Sharma explains that she doesn’t write stories based on a lot of her personal experiences or true events, and instead wants to have a conversation through her characters about South Asian experiences. She also knows that readers might not always understand the message. Her upcoming book ‘The Letters We Keep’, which was released on May 1st is based on letters her grandmother saved that were written by her greatmother after the former passed away.

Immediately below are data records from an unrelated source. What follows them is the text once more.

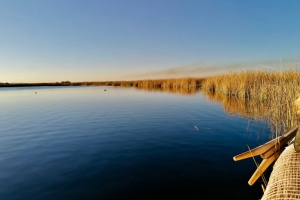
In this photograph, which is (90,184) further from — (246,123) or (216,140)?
(246,123)

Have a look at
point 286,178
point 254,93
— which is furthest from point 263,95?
point 286,178

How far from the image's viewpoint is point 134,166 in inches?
188

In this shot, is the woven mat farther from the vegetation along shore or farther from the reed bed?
the reed bed

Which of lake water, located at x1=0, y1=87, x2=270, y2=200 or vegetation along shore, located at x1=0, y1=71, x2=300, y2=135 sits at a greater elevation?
vegetation along shore, located at x1=0, y1=71, x2=300, y2=135

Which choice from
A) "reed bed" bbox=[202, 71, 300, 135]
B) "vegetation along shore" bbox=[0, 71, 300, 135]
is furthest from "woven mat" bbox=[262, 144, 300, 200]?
"reed bed" bbox=[202, 71, 300, 135]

“She was a brilliant woman, but she ended the last eight months of her life in an assisted living facility because she had a fractured hip bone … I was wrestling with this idea of what is our ancestry, what do we have left to remember our ancestry after she died. As the oldest daughter, my mom and her two brothers handed me a cardboard box of all of her papers, and asked me to figure out her estate … and I started going through her things and I found letters that my grandmother had kept wrapped in an old dupatta from her mother, and these letters were the last messages from her mom.”
The letters gave Sharma the idea to write about a love story that happened years ago that two college students discover through letters they found in their university library.
In addition to writing, Nisha consults in diversity, equity and inclusion work, and provides educational workshops and seminars to young, aspiring writers. She says that her greatest piece of advice is for writers to do their research on the stories that are currently on the shelves. There’s still a huge need for increased representation within the publishing industry and Sharma’s novels are some of the narratives that are able to make South Asian audiences feel seen.